I am interested in discussing and working on ways to quantify and attribute sources of uncertainty in forecasts and ways to communicate these components. There are a wide variety of both model-agnostic and model-specific methods to break down which variables influence a prediction and how. I'd like to have a similar toolbox to unpack why forecast intervals are narrow or wide or why expected performance varies. Consider these non-exclusive statements one might make to explain a range of forecast values:
1) "We have good predictions of a typical outcome but individual outcomes may vary greatly." Prediction intervals much greater than confidence intervals. 2) "Historically these conditions have produced a wide variety of outcomes" - Uncertainty that can measured or attributed to the data, such as high uncertainty predicted in location-scale models. 3) "We are uncertain forecasting that far out." - Uncertainty due to long forecast horizons (autocorrelative models, in a way another location-scale type) 4) "These conditions are outside of our experience" - Uncertainty due to extrapolation outside the training data. Distance Indices or Area of Applicability (paper, R implementations) measures provide one way to match current conditions to training data. 5) "These conditions are rare so we have less certainty in the outcome." Data may be within the historical bounds but in a sparse range. A high-dimensional density estimate (like those produced with vine copulas), might be good for quantifying how much similar training data was available. 6) "We are uncertain because of uncertainty in a data (or other input) source." Training or prediction data may be uncertain itself and propagation of that uncertainty can be calculated by analytic or monte carlo techniques. 7) "These conditions are challenging for our models." - Structural model uncertainty, such as conditions not accounted for in model selection. Limitations in parametric or mechanistic models. This may not be expressed in model predictions by may be detected or quantified by poor performance metrics, possibly within certain ranges of data.
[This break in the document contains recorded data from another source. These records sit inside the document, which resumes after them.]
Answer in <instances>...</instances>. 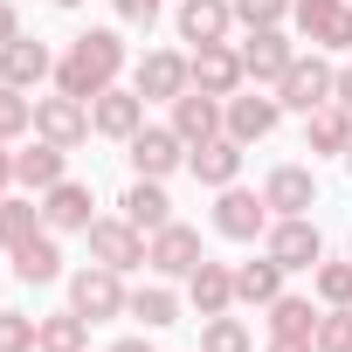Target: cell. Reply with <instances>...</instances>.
<instances>
[{
  "label": "cell",
  "mask_w": 352,
  "mask_h": 352,
  "mask_svg": "<svg viewBox=\"0 0 352 352\" xmlns=\"http://www.w3.org/2000/svg\"><path fill=\"white\" fill-rule=\"evenodd\" d=\"M35 201H42V228H49V235H83V228L97 221V214H90V187H83V180H56V187H49V194H35Z\"/></svg>",
  "instance_id": "e0dca14e"
},
{
  "label": "cell",
  "mask_w": 352,
  "mask_h": 352,
  "mask_svg": "<svg viewBox=\"0 0 352 352\" xmlns=\"http://www.w3.org/2000/svg\"><path fill=\"white\" fill-rule=\"evenodd\" d=\"M83 242H90V263H104V270H145V228H131L124 214H97L90 228H83Z\"/></svg>",
  "instance_id": "277c9868"
},
{
  "label": "cell",
  "mask_w": 352,
  "mask_h": 352,
  "mask_svg": "<svg viewBox=\"0 0 352 352\" xmlns=\"http://www.w3.org/2000/svg\"><path fill=\"white\" fill-rule=\"evenodd\" d=\"M173 28H180V42H228L235 28V0H180V14H173Z\"/></svg>",
  "instance_id": "7402d4cb"
},
{
  "label": "cell",
  "mask_w": 352,
  "mask_h": 352,
  "mask_svg": "<svg viewBox=\"0 0 352 352\" xmlns=\"http://www.w3.org/2000/svg\"><path fill=\"white\" fill-rule=\"evenodd\" d=\"M111 352H152V338H118Z\"/></svg>",
  "instance_id": "b9f144b4"
},
{
  "label": "cell",
  "mask_w": 352,
  "mask_h": 352,
  "mask_svg": "<svg viewBox=\"0 0 352 352\" xmlns=\"http://www.w3.org/2000/svg\"><path fill=\"white\" fill-rule=\"evenodd\" d=\"M124 159H131L138 180H166V173H180V166H187V138L173 131V124H145V131L124 138Z\"/></svg>",
  "instance_id": "52a82bcc"
},
{
  "label": "cell",
  "mask_w": 352,
  "mask_h": 352,
  "mask_svg": "<svg viewBox=\"0 0 352 352\" xmlns=\"http://www.w3.org/2000/svg\"><path fill=\"white\" fill-rule=\"evenodd\" d=\"M304 152L311 159H345L352 152V111L345 104H318L304 118Z\"/></svg>",
  "instance_id": "44dd1931"
},
{
  "label": "cell",
  "mask_w": 352,
  "mask_h": 352,
  "mask_svg": "<svg viewBox=\"0 0 352 352\" xmlns=\"http://www.w3.org/2000/svg\"><path fill=\"white\" fill-rule=\"evenodd\" d=\"M263 352H318V345H311V338H270Z\"/></svg>",
  "instance_id": "60d3db41"
},
{
  "label": "cell",
  "mask_w": 352,
  "mask_h": 352,
  "mask_svg": "<svg viewBox=\"0 0 352 352\" xmlns=\"http://www.w3.org/2000/svg\"><path fill=\"white\" fill-rule=\"evenodd\" d=\"M56 76V49L35 42V35H14L8 49H0V83H14V90H42Z\"/></svg>",
  "instance_id": "2e32d148"
},
{
  "label": "cell",
  "mask_w": 352,
  "mask_h": 352,
  "mask_svg": "<svg viewBox=\"0 0 352 352\" xmlns=\"http://www.w3.org/2000/svg\"><path fill=\"white\" fill-rule=\"evenodd\" d=\"M187 304H194L201 318L235 311V263H208V256H201V270L187 276Z\"/></svg>",
  "instance_id": "603a6c76"
},
{
  "label": "cell",
  "mask_w": 352,
  "mask_h": 352,
  "mask_svg": "<svg viewBox=\"0 0 352 352\" xmlns=\"http://www.w3.org/2000/svg\"><path fill=\"white\" fill-rule=\"evenodd\" d=\"M111 8H118V21H124V28H152L166 0H111Z\"/></svg>",
  "instance_id": "74e56055"
},
{
  "label": "cell",
  "mask_w": 352,
  "mask_h": 352,
  "mask_svg": "<svg viewBox=\"0 0 352 352\" xmlns=\"http://www.w3.org/2000/svg\"><path fill=\"white\" fill-rule=\"evenodd\" d=\"M345 173H352V152H345Z\"/></svg>",
  "instance_id": "ee69618b"
},
{
  "label": "cell",
  "mask_w": 352,
  "mask_h": 352,
  "mask_svg": "<svg viewBox=\"0 0 352 352\" xmlns=\"http://www.w3.org/2000/svg\"><path fill=\"white\" fill-rule=\"evenodd\" d=\"M331 83H338V69L324 63V49H311V56H297V63L283 69L276 104H283V111H297V118H311L318 104H331Z\"/></svg>",
  "instance_id": "3957f363"
},
{
  "label": "cell",
  "mask_w": 352,
  "mask_h": 352,
  "mask_svg": "<svg viewBox=\"0 0 352 352\" xmlns=\"http://www.w3.org/2000/svg\"><path fill=\"white\" fill-rule=\"evenodd\" d=\"M263 201H270V214H311L318 208V173L311 166H276L270 180H263Z\"/></svg>",
  "instance_id": "ffe728a7"
},
{
  "label": "cell",
  "mask_w": 352,
  "mask_h": 352,
  "mask_svg": "<svg viewBox=\"0 0 352 352\" xmlns=\"http://www.w3.org/2000/svg\"><path fill=\"white\" fill-rule=\"evenodd\" d=\"M14 276H21V283H35V290H42V283H56V276H63V235H49V228H42L35 242H21V249H14Z\"/></svg>",
  "instance_id": "4316f807"
},
{
  "label": "cell",
  "mask_w": 352,
  "mask_h": 352,
  "mask_svg": "<svg viewBox=\"0 0 352 352\" xmlns=\"http://www.w3.org/2000/svg\"><path fill=\"white\" fill-rule=\"evenodd\" d=\"M90 131H97V124H90V104H83V97H69V90H56V97H35V138H49V145L76 152Z\"/></svg>",
  "instance_id": "30bf717a"
},
{
  "label": "cell",
  "mask_w": 352,
  "mask_h": 352,
  "mask_svg": "<svg viewBox=\"0 0 352 352\" xmlns=\"http://www.w3.org/2000/svg\"><path fill=\"white\" fill-rule=\"evenodd\" d=\"M90 124H97V138H131V131H145V97L138 90H124V83H111V90H97L90 97Z\"/></svg>",
  "instance_id": "5bb4252c"
},
{
  "label": "cell",
  "mask_w": 352,
  "mask_h": 352,
  "mask_svg": "<svg viewBox=\"0 0 352 352\" xmlns=\"http://www.w3.org/2000/svg\"><path fill=\"white\" fill-rule=\"evenodd\" d=\"M35 324L28 311H0V352H35Z\"/></svg>",
  "instance_id": "8d00e7d4"
},
{
  "label": "cell",
  "mask_w": 352,
  "mask_h": 352,
  "mask_svg": "<svg viewBox=\"0 0 352 352\" xmlns=\"http://www.w3.org/2000/svg\"><path fill=\"white\" fill-rule=\"evenodd\" d=\"M124 63H131V49H124V35L118 28H83L63 56H56V90H69V97H97V90H111L118 76H124Z\"/></svg>",
  "instance_id": "6da1fadb"
},
{
  "label": "cell",
  "mask_w": 352,
  "mask_h": 352,
  "mask_svg": "<svg viewBox=\"0 0 352 352\" xmlns=\"http://www.w3.org/2000/svg\"><path fill=\"white\" fill-rule=\"evenodd\" d=\"M297 0H235V28H283Z\"/></svg>",
  "instance_id": "d590c367"
},
{
  "label": "cell",
  "mask_w": 352,
  "mask_h": 352,
  "mask_svg": "<svg viewBox=\"0 0 352 352\" xmlns=\"http://www.w3.org/2000/svg\"><path fill=\"white\" fill-rule=\"evenodd\" d=\"M228 97H208V90H187V97H173V131H180L187 145H208L228 131Z\"/></svg>",
  "instance_id": "d6986e66"
},
{
  "label": "cell",
  "mask_w": 352,
  "mask_h": 352,
  "mask_svg": "<svg viewBox=\"0 0 352 352\" xmlns=\"http://www.w3.org/2000/svg\"><path fill=\"white\" fill-rule=\"evenodd\" d=\"M118 214H124L131 228L159 235V228L173 221V201H166V180H131V187H124V201H118Z\"/></svg>",
  "instance_id": "d4e9b609"
},
{
  "label": "cell",
  "mask_w": 352,
  "mask_h": 352,
  "mask_svg": "<svg viewBox=\"0 0 352 352\" xmlns=\"http://www.w3.org/2000/svg\"><path fill=\"white\" fill-rule=\"evenodd\" d=\"M276 297H283V263L276 256L235 263V304H276Z\"/></svg>",
  "instance_id": "83f0119b"
},
{
  "label": "cell",
  "mask_w": 352,
  "mask_h": 352,
  "mask_svg": "<svg viewBox=\"0 0 352 352\" xmlns=\"http://www.w3.org/2000/svg\"><path fill=\"white\" fill-rule=\"evenodd\" d=\"M28 131H35V97L14 90V83H0V145H14Z\"/></svg>",
  "instance_id": "d6a6232c"
},
{
  "label": "cell",
  "mask_w": 352,
  "mask_h": 352,
  "mask_svg": "<svg viewBox=\"0 0 352 352\" xmlns=\"http://www.w3.org/2000/svg\"><path fill=\"white\" fill-rule=\"evenodd\" d=\"M311 345H318V352H352V304H324Z\"/></svg>",
  "instance_id": "836d02e7"
},
{
  "label": "cell",
  "mask_w": 352,
  "mask_h": 352,
  "mask_svg": "<svg viewBox=\"0 0 352 352\" xmlns=\"http://www.w3.org/2000/svg\"><path fill=\"white\" fill-rule=\"evenodd\" d=\"M290 21H297V35H304L311 49H324V56H345V49H352V0H297Z\"/></svg>",
  "instance_id": "8992f818"
},
{
  "label": "cell",
  "mask_w": 352,
  "mask_h": 352,
  "mask_svg": "<svg viewBox=\"0 0 352 352\" xmlns=\"http://www.w3.org/2000/svg\"><path fill=\"white\" fill-rule=\"evenodd\" d=\"M311 290H318V304H352V256L345 263H318Z\"/></svg>",
  "instance_id": "e575fe53"
},
{
  "label": "cell",
  "mask_w": 352,
  "mask_h": 352,
  "mask_svg": "<svg viewBox=\"0 0 352 352\" xmlns=\"http://www.w3.org/2000/svg\"><path fill=\"white\" fill-rule=\"evenodd\" d=\"M42 235V201H28V194H0V249H21V242H35Z\"/></svg>",
  "instance_id": "f1b7e54d"
},
{
  "label": "cell",
  "mask_w": 352,
  "mask_h": 352,
  "mask_svg": "<svg viewBox=\"0 0 352 352\" xmlns=\"http://www.w3.org/2000/svg\"><path fill=\"white\" fill-rule=\"evenodd\" d=\"M56 8H83V0H56Z\"/></svg>",
  "instance_id": "7bdbcfd3"
},
{
  "label": "cell",
  "mask_w": 352,
  "mask_h": 352,
  "mask_svg": "<svg viewBox=\"0 0 352 352\" xmlns=\"http://www.w3.org/2000/svg\"><path fill=\"white\" fill-rule=\"evenodd\" d=\"M270 201L263 194H249V187H221L214 194V235H228V242H256V235H270Z\"/></svg>",
  "instance_id": "7c38bea8"
},
{
  "label": "cell",
  "mask_w": 352,
  "mask_h": 352,
  "mask_svg": "<svg viewBox=\"0 0 352 352\" xmlns=\"http://www.w3.org/2000/svg\"><path fill=\"white\" fill-rule=\"evenodd\" d=\"M263 311H270V338H311V331H318V318H324L311 297H290V290H283L276 304H263Z\"/></svg>",
  "instance_id": "4dcf8cb0"
},
{
  "label": "cell",
  "mask_w": 352,
  "mask_h": 352,
  "mask_svg": "<svg viewBox=\"0 0 352 352\" xmlns=\"http://www.w3.org/2000/svg\"><path fill=\"white\" fill-rule=\"evenodd\" d=\"M201 352H256V331H249L235 311H221V318H201Z\"/></svg>",
  "instance_id": "1f68e13d"
},
{
  "label": "cell",
  "mask_w": 352,
  "mask_h": 352,
  "mask_svg": "<svg viewBox=\"0 0 352 352\" xmlns=\"http://www.w3.org/2000/svg\"><path fill=\"white\" fill-rule=\"evenodd\" d=\"M263 256H276L283 276H290V270H318V263H324V235H318L311 214H276L270 235H263Z\"/></svg>",
  "instance_id": "5b68a950"
},
{
  "label": "cell",
  "mask_w": 352,
  "mask_h": 352,
  "mask_svg": "<svg viewBox=\"0 0 352 352\" xmlns=\"http://www.w3.org/2000/svg\"><path fill=\"white\" fill-rule=\"evenodd\" d=\"M21 35V8H14V0H0V49H8Z\"/></svg>",
  "instance_id": "f35d334b"
},
{
  "label": "cell",
  "mask_w": 352,
  "mask_h": 352,
  "mask_svg": "<svg viewBox=\"0 0 352 352\" xmlns=\"http://www.w3.org/2000/svg\"><path fill=\"white\" fill-rule=\"evenodd\" d=\"M69 152L63 145H49V138H35V145H21L14 152V187H28V194H49L56 180H69Z\"/></svg>",
  "instance_id": "cb8c5ba5"
},
{
  "label": "cell",
  "mask_w": 352,
  "mask_h": 352,
  "mask_svg": "<svg viewBox=\"0 0 352 352\" xmlns=\"http://www.w3.org/2000/svg\"><path fill=\"white\" fill-rule=\"evenodd\" d=\"M221 111H228V138H242V145H256V138H270L283 124V104H276V90L263 97V83L256 90H235Z\"/></svg>",
  "instance_id": "9a60e30c"
},
{
  "label": "cell",
  "mask_w": 352,
  "mask_h": 352,
  "mask_svg": "<svg viewBox=\"0 0 352 352\" xmlns=\"http://www.w3.org/2000/svg\"><path fill=\"white\" fill-rule=\"evenodd\" d=\"M187 69H194V90H208V97L249 90V69H242V49H235V42H201V49L187 56Z\"/></svg>",
  "instance_id": "8fae6325"
},
{
  "label": "cell",
  "mask_w": 352,
  "mask_h": 352,
  "mask_svg": "<svg viewBox=\"0 0 352 352\" xmlns=\"http://www.w3.org/2000/svg\"><path fill=\"white\" fill-rule=\"evenodd\" d=\"M131 90H138L145 104H173V97H187V90H194V69H187L180 49H145L138 69H131Z\"/></svg>",
  "instance_id": "9c48e42d"
},
{
  "label": "cell",
  "mask_w": 352,
  "mask_h": 352,
  "mask_svg": "<svg viewBox=\"0 0 352 352\" xmlns=\"http://www.w3.org/2000/svg\"><path fill=\"white\" fill-rule=\"evenodd\" d=\"M187 173H194L201 187H214V194L235 187V180H242V138L221 131V138H208V145H187Z\"/></svg>",
  "instance_id": "ac0fdd59"
},
{
  "label": "cell",
  "mask_w": 352,
  "mask_h": 352,
  "mask_svg": "<svg viewBox=\"0 0 352 352\" xmlns=\"http://www.w3.org/2000/svg\"><path fill=\"white\" fill-rule=\"evenodd\" d=\"M201 228H187V221H166L159 235H145V270L152 276H166V283H187L194 270H201Z\"/></svg>",
  "instance_id": "7a4b0ae2"
},
{
  "label": "cell",
  "mask_w": 352,
  "mask_h": 352,
  "mask_svg": "<svg viewBox=\"0 0 352 352\" xmlns=\"http://www.w3.org/2000/svg\"><path fill=\"white\" fill-rule=\"evenodd\" d=\"M331 104H345V111H352V63L338 69V83H331Z\"/></svg>",
  "instance_id": "ab89813d"
},
{
  "label": "cell",
  "mask_w": 352,
  "mask_h": 352,
  "mask_svg": "<svg viewBox=\"0 0 352 352\" xmlns=\"http://www.w3.org/2000/svg\"><path fill=\"white\" fill-rule=\"evenodd\" d=\"M235 49H242L249 83H263V90H276V83H283V69L297 63V42H290L283 28H249V42H235Z\"/></svg>",
  "instance_id": "4fadbf2b"
},
{
  "label": "cell",
  "mask_w": 352,
  "mask_h": 352,
  "mask_svg": "<svg viewBox=\"0 0 352 352\" xmlns=\"http://www.w3.org/2000/svg\"><path fill=\"white\" fill-rule=\"evenodd\" d=\"M35 352H90V318L49 311V318L35 324Z\"/></svg>",
  "instance_id": "f546056e"
},
{
  "label": "cell",
  "mask_w": 352,
  "mask_h": 352,
  "mask_svg": "<svg viewBox=\"0 0 352 352\" xmlns=\"http://www.w3.org/2000/svg\"><path fill=\"white\" fill-rule=\"evenodd\" d=\"M124 318H138L145 331H159V324H180V290H173L166 276H159V283H138V290L124 297Z\"/></svg>",
  "instance_id": "484cf974"
},
{
  "label": "cell",
  "mask_w": 352,
  "mask_h": 352,
  "mask_svg": "<svg viewBox=\"0 0 352 352\" xmlns=\"http://www.w3.org/2000/svg\"><path fill=\"white\" fill-rule=\"evenodd\" d=\"M124 276L118 270H104V263H90V270H76L69 276V311L76 318H90V324H104V318H124Z\"/></svg>",
  "instance_id": "ba28073f"
}]
</instances>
Can we quantitatively or qualitatively break down which statements would be most relevant for a particular forecast? Can we automatically generate explanation values along with forecasts? It would be interesting to discuss, review, or work on ways to convey the dominant uncertainty sources. Are there equivalent model-agnostic methods like prediction attribution one might use for uncertainty breakdown? How might one present a breakdown or highlight the underlying conditions driving uncertainty? One need not neccessarily have a quantitative estimate of how these elements compose uncertainty. For instance, where would it make sense to show the prediction data point alongside an Area of Applicability measure to convey whether the forecast should be trusted? Or historical model performance within a similar range of data (e.g., "Predictions under similar conditions were correct 70% of the time.")?